<<<<

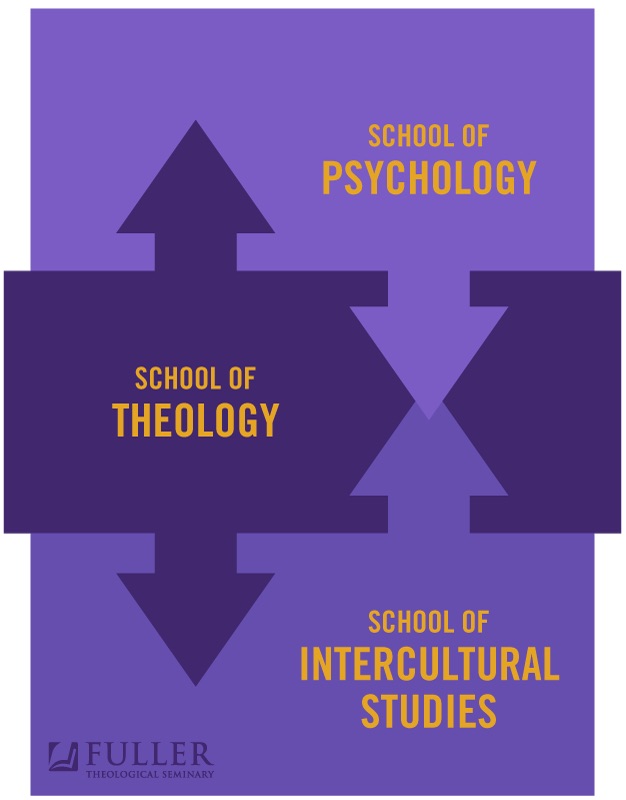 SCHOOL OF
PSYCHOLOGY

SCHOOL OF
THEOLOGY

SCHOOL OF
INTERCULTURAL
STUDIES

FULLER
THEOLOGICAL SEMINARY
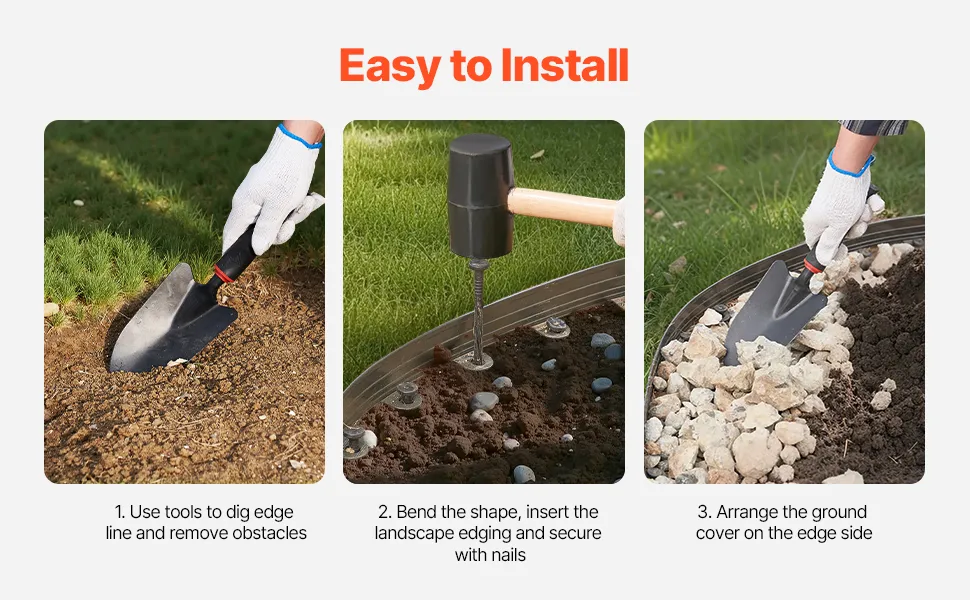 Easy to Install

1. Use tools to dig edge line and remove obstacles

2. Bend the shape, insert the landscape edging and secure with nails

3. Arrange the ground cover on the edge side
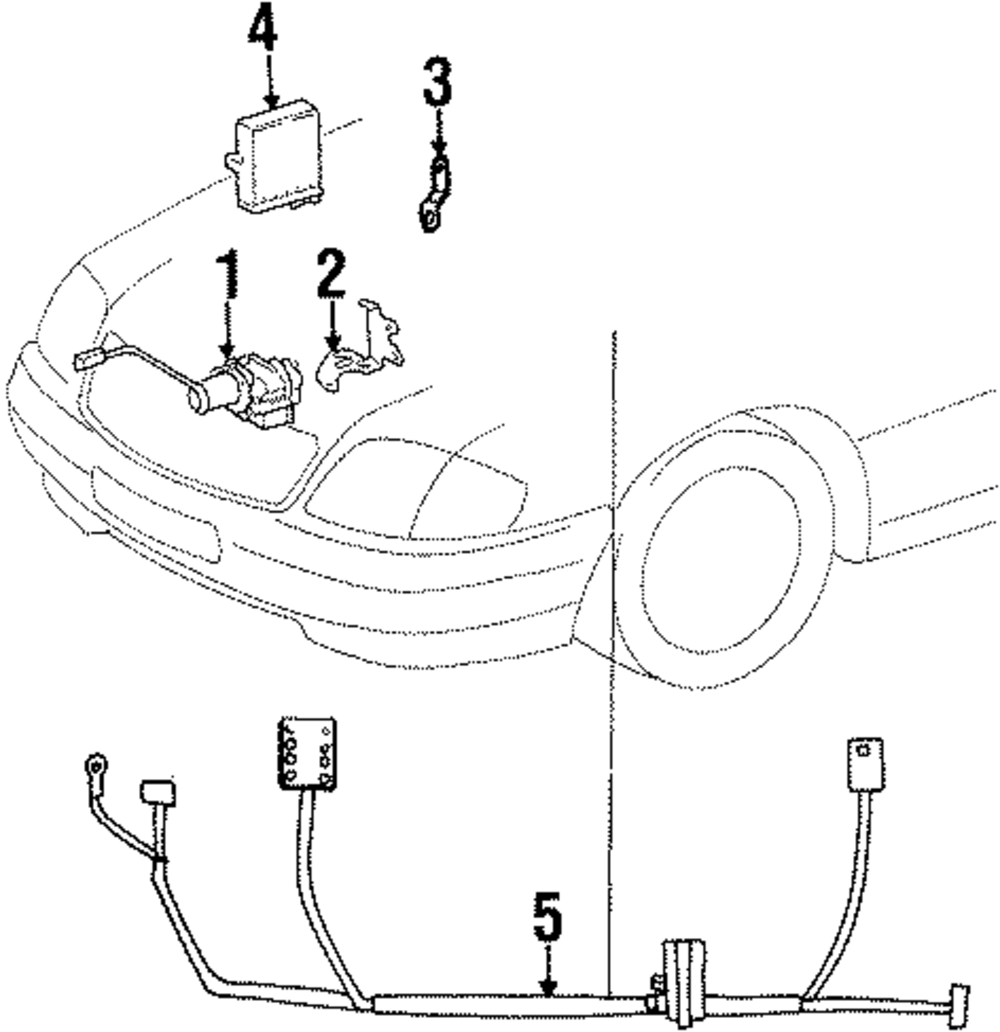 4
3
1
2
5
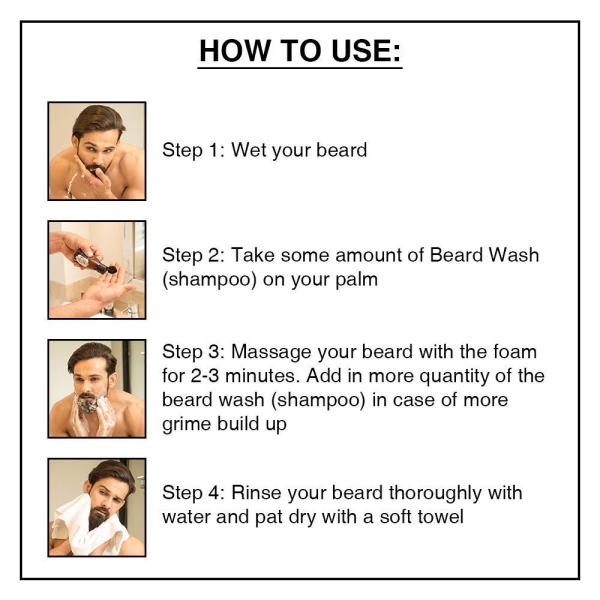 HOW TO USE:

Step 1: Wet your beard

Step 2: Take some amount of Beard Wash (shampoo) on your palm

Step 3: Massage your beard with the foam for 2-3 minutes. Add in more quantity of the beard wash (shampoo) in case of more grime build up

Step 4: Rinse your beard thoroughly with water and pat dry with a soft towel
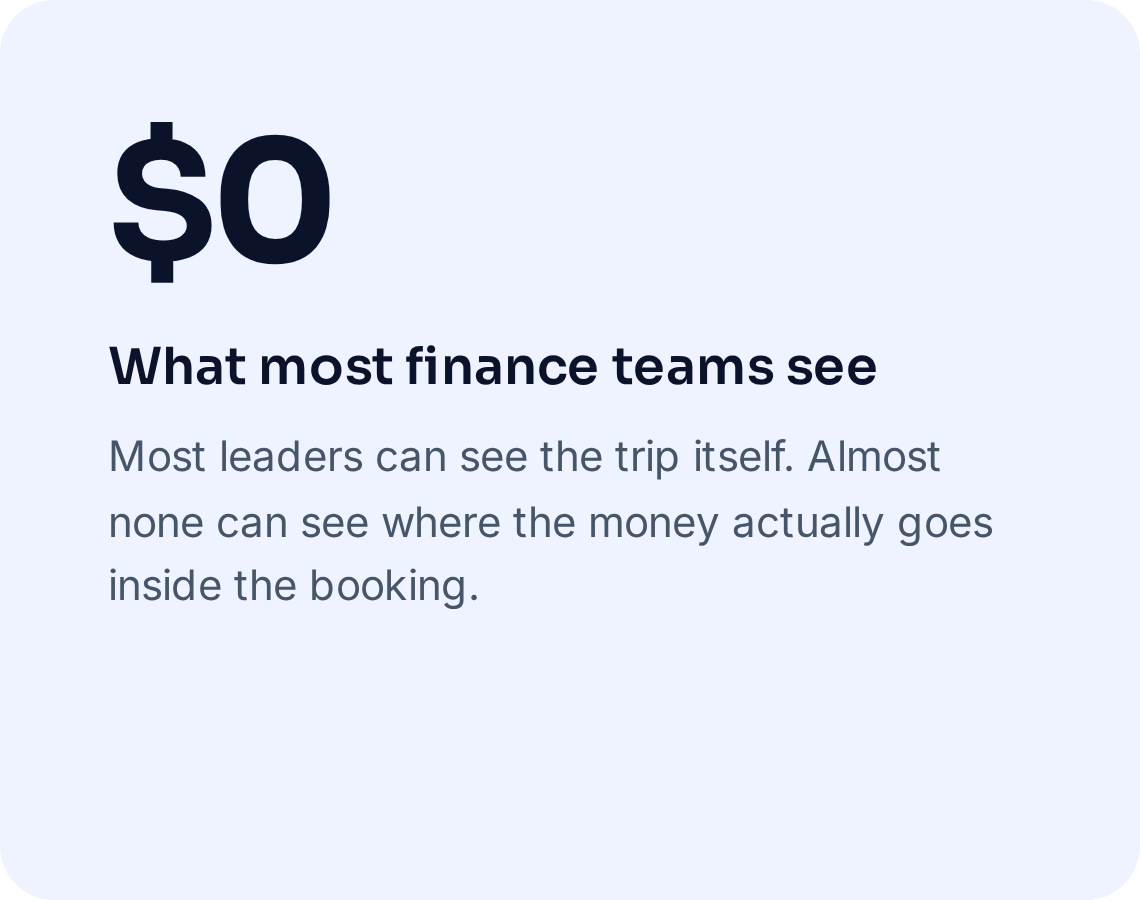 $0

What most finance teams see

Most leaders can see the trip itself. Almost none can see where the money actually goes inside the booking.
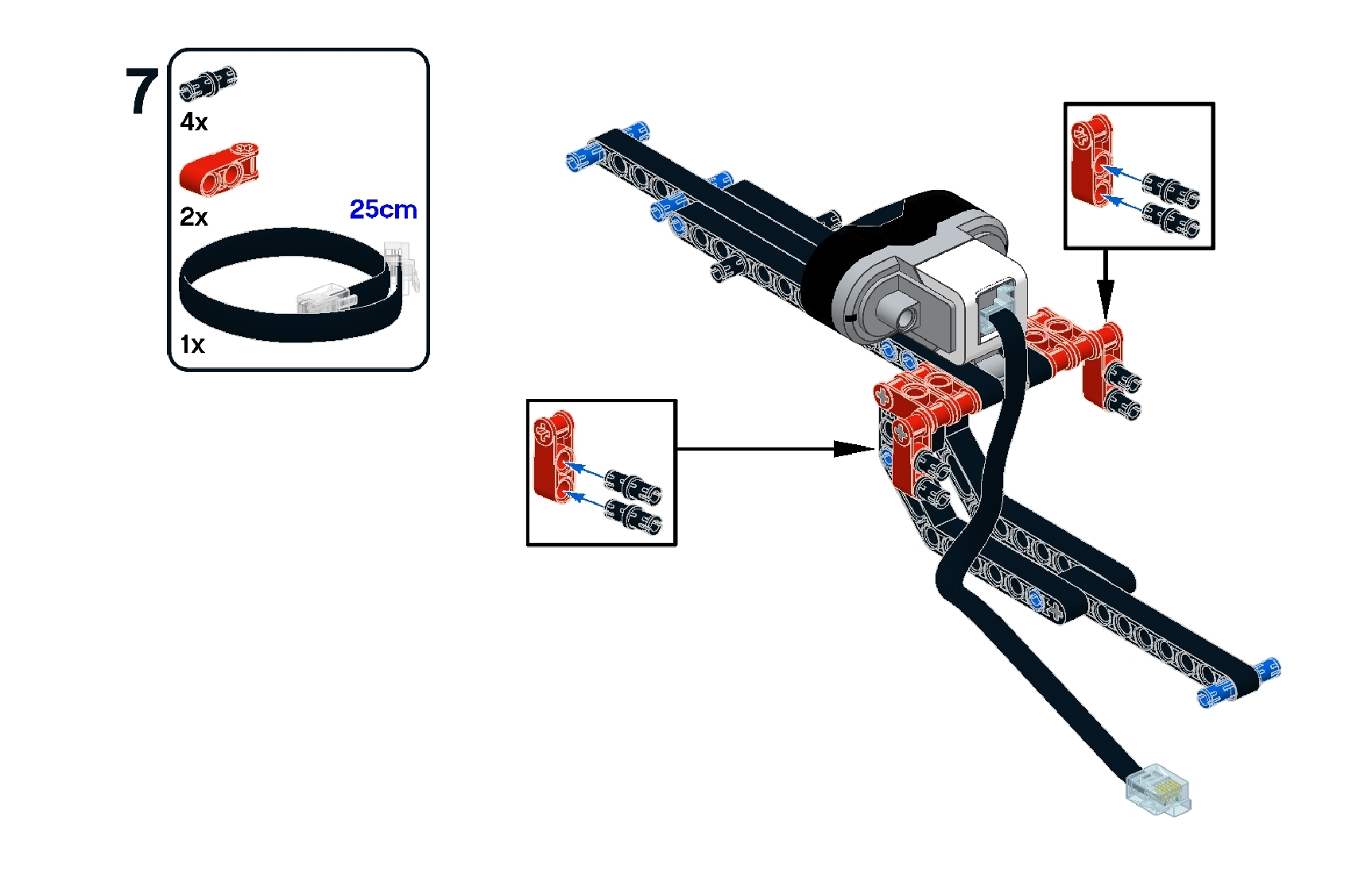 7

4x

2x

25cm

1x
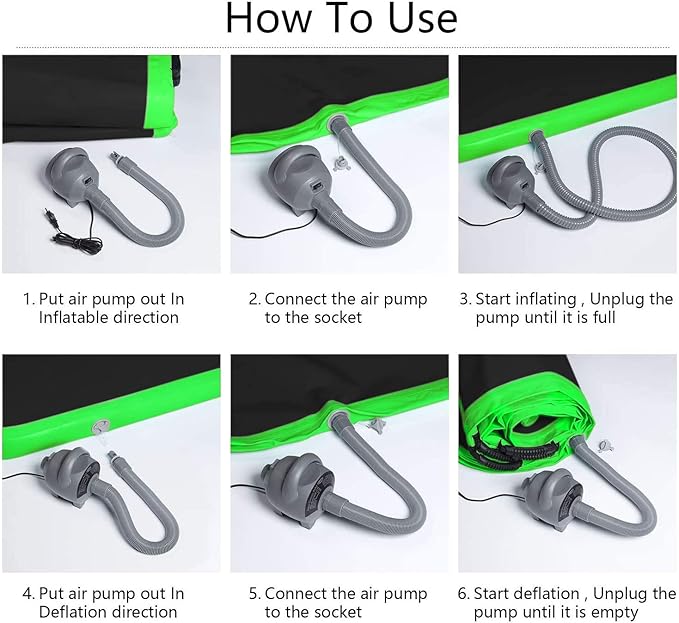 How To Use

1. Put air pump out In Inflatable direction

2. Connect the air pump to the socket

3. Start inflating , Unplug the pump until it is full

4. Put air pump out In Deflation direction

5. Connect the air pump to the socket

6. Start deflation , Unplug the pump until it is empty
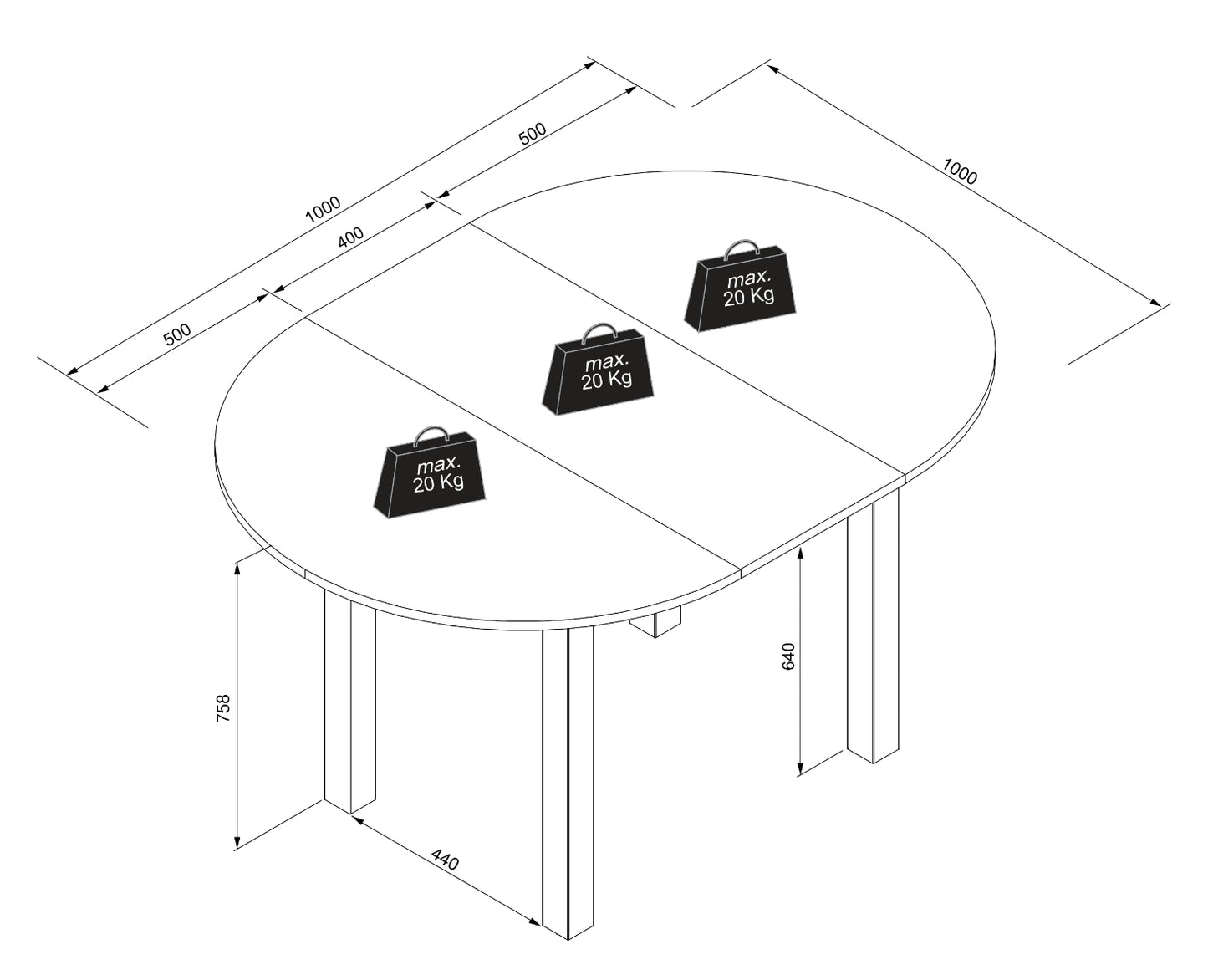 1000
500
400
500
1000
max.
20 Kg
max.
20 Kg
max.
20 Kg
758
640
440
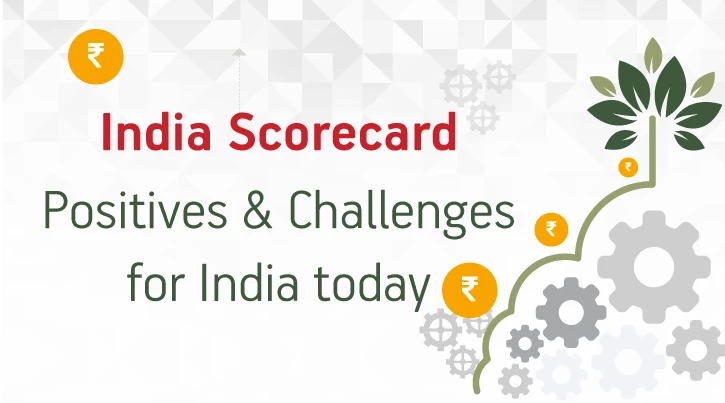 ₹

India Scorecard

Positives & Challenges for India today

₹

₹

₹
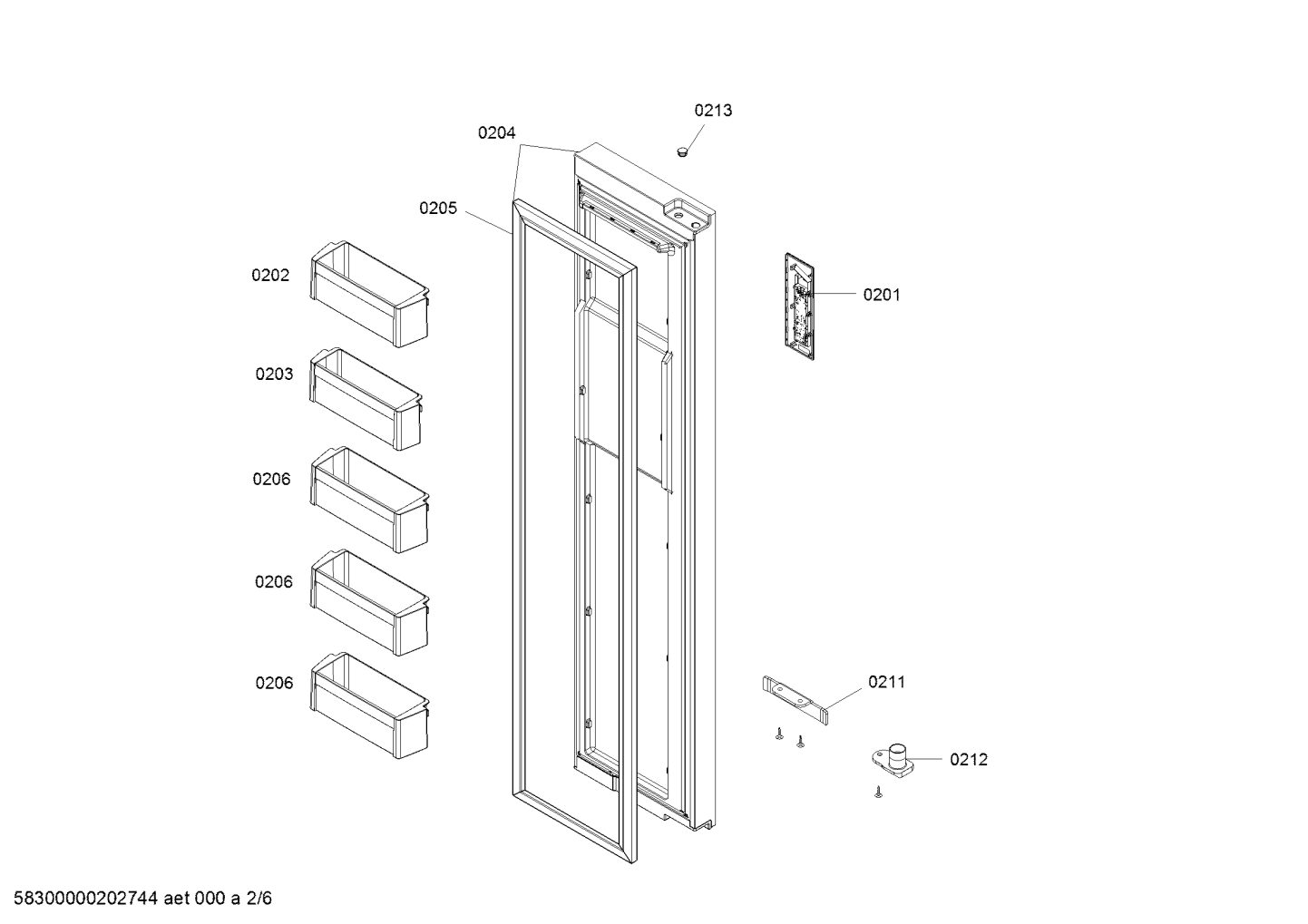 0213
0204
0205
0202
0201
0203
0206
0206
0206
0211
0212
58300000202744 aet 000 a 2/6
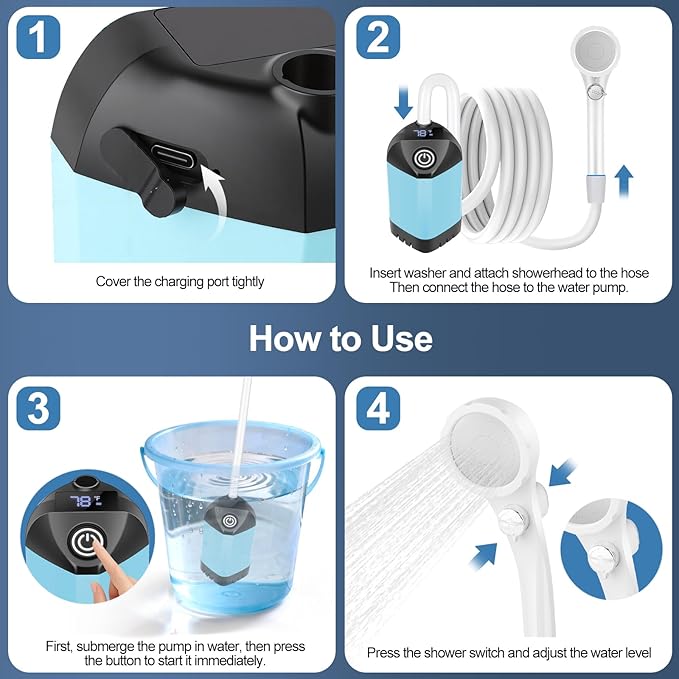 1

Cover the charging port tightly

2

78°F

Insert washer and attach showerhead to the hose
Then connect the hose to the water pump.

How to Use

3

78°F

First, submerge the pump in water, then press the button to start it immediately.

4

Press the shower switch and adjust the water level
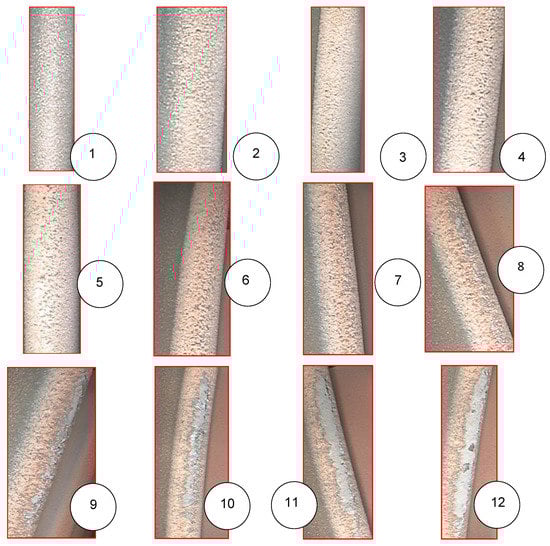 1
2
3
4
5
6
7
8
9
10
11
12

>>>>

# [What to produce]
Find how many lines in the material above hold the word "direction", then reply with only that figure.

# [Answer below]
2